Aim: Can you reproduce the lines below word for word, omitting the pictures?

Material for the task:
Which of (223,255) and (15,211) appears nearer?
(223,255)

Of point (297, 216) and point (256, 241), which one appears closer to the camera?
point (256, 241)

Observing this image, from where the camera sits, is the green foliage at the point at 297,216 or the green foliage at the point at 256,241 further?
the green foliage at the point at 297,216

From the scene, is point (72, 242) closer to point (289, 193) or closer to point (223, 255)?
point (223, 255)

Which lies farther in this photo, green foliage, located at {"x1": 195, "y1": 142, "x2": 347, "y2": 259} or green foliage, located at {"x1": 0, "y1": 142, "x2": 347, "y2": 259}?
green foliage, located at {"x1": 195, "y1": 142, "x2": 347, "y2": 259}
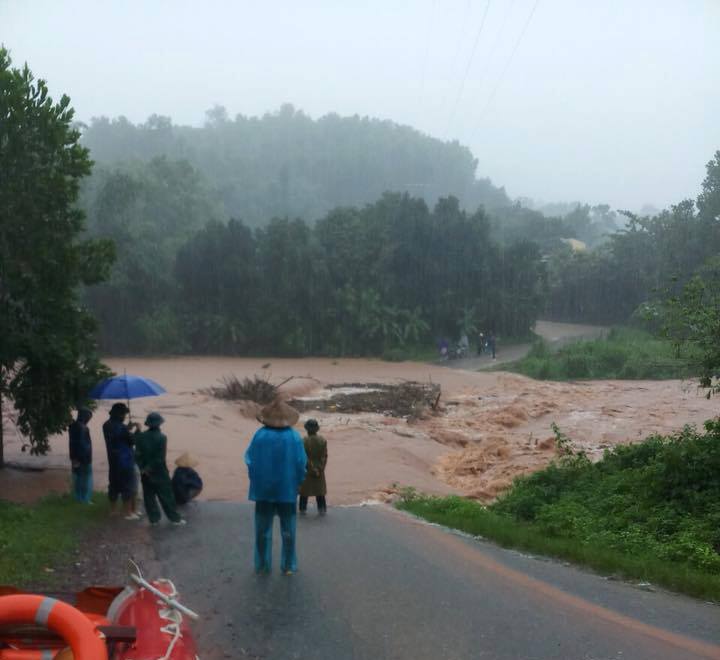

Expected answer:
Which of (223,255) and (15,211) appears nearer?
(223,255)

Of point (297, 216) and point (256, 241), which one appears closer to the camera?
point (256, 241)

Observing this image, from where the camera sits, is the green foliage at the point at 297,216 or the green foliage at the point at 256,241 further?
the green foliage at the point at 297,216

From the scene, is point (72, 242) closer to point (289, 193) or closer to point (223, 255)?
point (223, 255)

Which lies farther in this photo, green foliage, located at {"x1": 195, "y1": 142, "x2": 347, "y2": 259} or green foliage, located at {"x1": 0, "y1": 142, "x2": 347, "y2": 259}?
green foliage, located at {"x1": 195, "y1": 142, "x2": 347, "y2": 259}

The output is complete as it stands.